On Monday morning at the Oaklawn Racing Casino Resort in Hot Springs, Ark., general manager Wayne Smith placed the state’s first legal sports bet with a teller at the casino’s remodeled Race & Sports Book.
This makes Arkansas the ninth state to welcome full-fledged legal sports betting inside its borders, the eighth since May 2018 when the United States Supreme Court struck down the federal ban on sports betting outside Nevada.
Smith’s ceremonial first wager? Risking $5, he’s laying a touchdown and the hook, 7.5 points, on the Dallas Cowboys to defeat the visiting division rival New York Giants on September 8.

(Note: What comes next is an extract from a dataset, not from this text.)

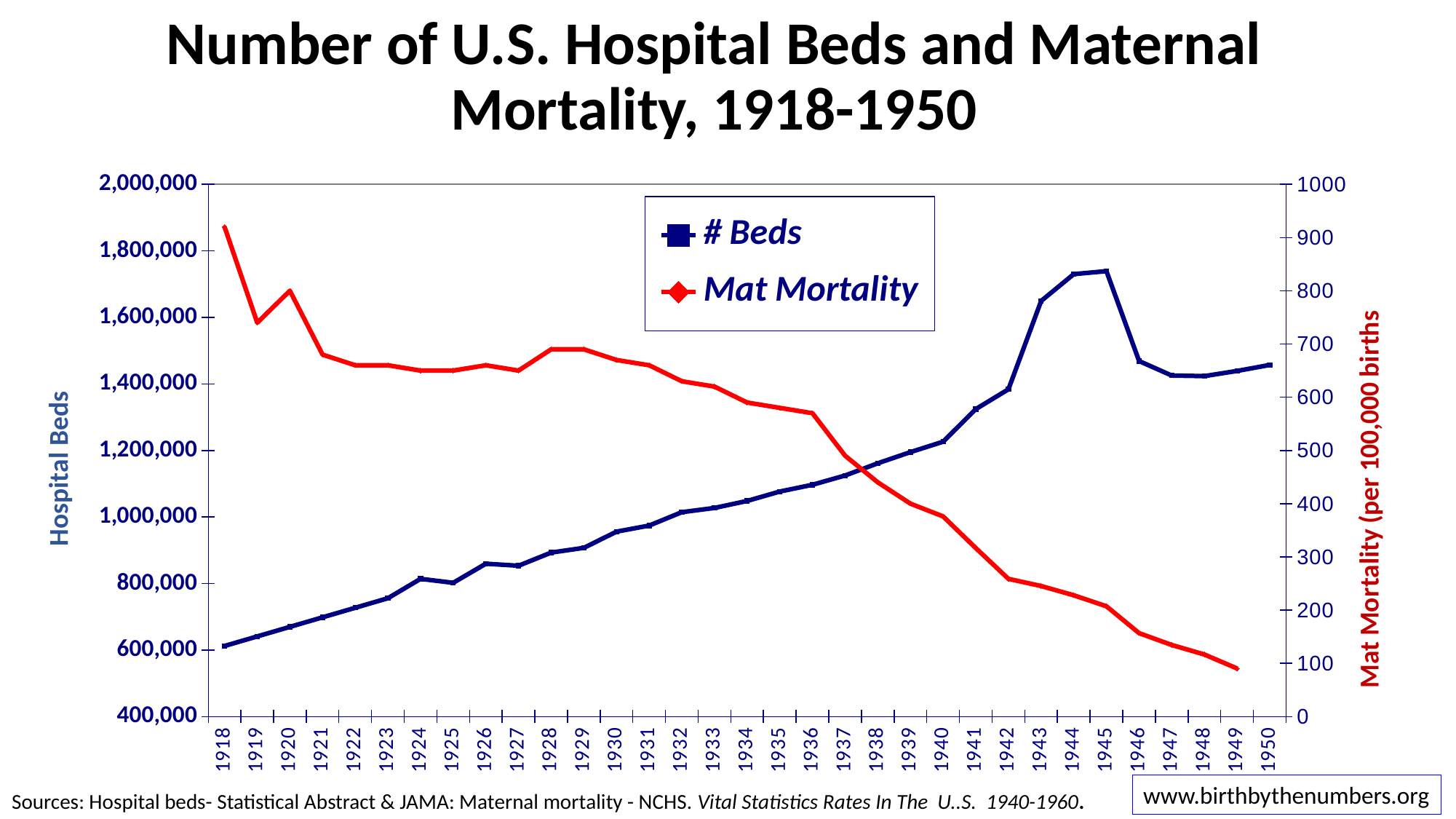
Does the # Beds series generally rise or fall from 1918 to 1945? Rise Is the # Beds value for 1945 greater or less than 1,600,000? greater Is the Mat Mortality value for 1940 greater or less than 500? less In which year is the Mat Mortality value highest? 1918 In which year is the # Beds value lowest? 1918 Is the # Beds value for 1918 greater or less than 800,000? less How many years are labelled along the x axis? 33 Which year has the larger Mat Mortality value, 1920 or 1921? 1920 How many series does the legend list? 2 In which year is the Mat Mortality value lowest? 1949 Does the Mat Mortality series generally rise or fall from 1918 to 1949? Fall What kind of chart is shown on the slide? Line chart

In November 2018, Arkansas voters approved a constitutional amendment by a 54-46 margin, authorizing casinos to operate in four counties, also allowing them to offer sports betting. Then on June 14, the Arkansas Racing Commission approved Oaklawn to begin sports betting operations on July 1, according to the Sentinel-Record.
Arkansas sports betting has arrived
At @OaklawnRacing, launching first sportsbook in Arkansas w @SBTech_ – first official bet placed at 10:00a CST, by Oaklawn GM. Took @dallascowboys -7.5 vs @Giants in NFL week one. pic.twitter.com/0a41ppPRxu
— Zee Khan (@ZeeKhanLV) July 1, 2019
The Race & Sports Book in the north end of Oaklawn’s casino “offers teller wagering as well as fast, user-friendly kiosks and is open seven days a week,” the property says on its website.
As for hours and availability:
Tellers are available 10 a.m. to 10 p.m., while kiosks are available from open to close of the casino. Six kiosks are located inside the Race & Sports Book, four are located just outside of Silks Bar and Grill, which has added TVs for sports viewing, one is in the High Limits area and one is located near the entrance, at the top of the escalator.
Oaklawn’s back-end supplier for sports wagering is SBTech. The November constitutional amendment also allows casino-style gambling and sports wagering at Southland Gaming and Racing in West Memphis, and at casinos located in Pope and Jefferson counties. The state will tax casino gaming revenues, including from sports betting, at a rate of 13% for the first $150 million in net casino receipts and 20% on net receipts above $150 million.
Southland had previously announced that sports betting was coming, but as of June 14, had not yet submitted its required plans to the commission, per the Sentinel-Record.
Oaklawn has become the first in Arkansas to offer sports wagering with the opening Monday of its newly remodeled Race & Sports Book in the north end of the casino… https://t.co/46RhHRIwIi pic.twitter.com/FwL1tkFQXF
— Oaklawn Racing Casino Resort (@OaklawnRacing) July 1, 2019
The new entertainment includes the rollout of casino gaming, which began in April with the introduction of two craps and six blackjack tables.
“We’re going to add a couple of more in the summer, live blackjack games,” Smith told Bloodhorse in June. “There’s been a lot of activity around table games now, with the live games being added.”
“We’re excited to now be offering sports wagering,” Smith said on Monday. “It’s a new level of entertainment for our guests.”
The Nov. 2018 constitutional amendment allowing legal sports betting did not also open the door for statewide online/mobile sports wagering, however. At least one bill to allow that was introduced during the state’s legislative session, but it died in late April.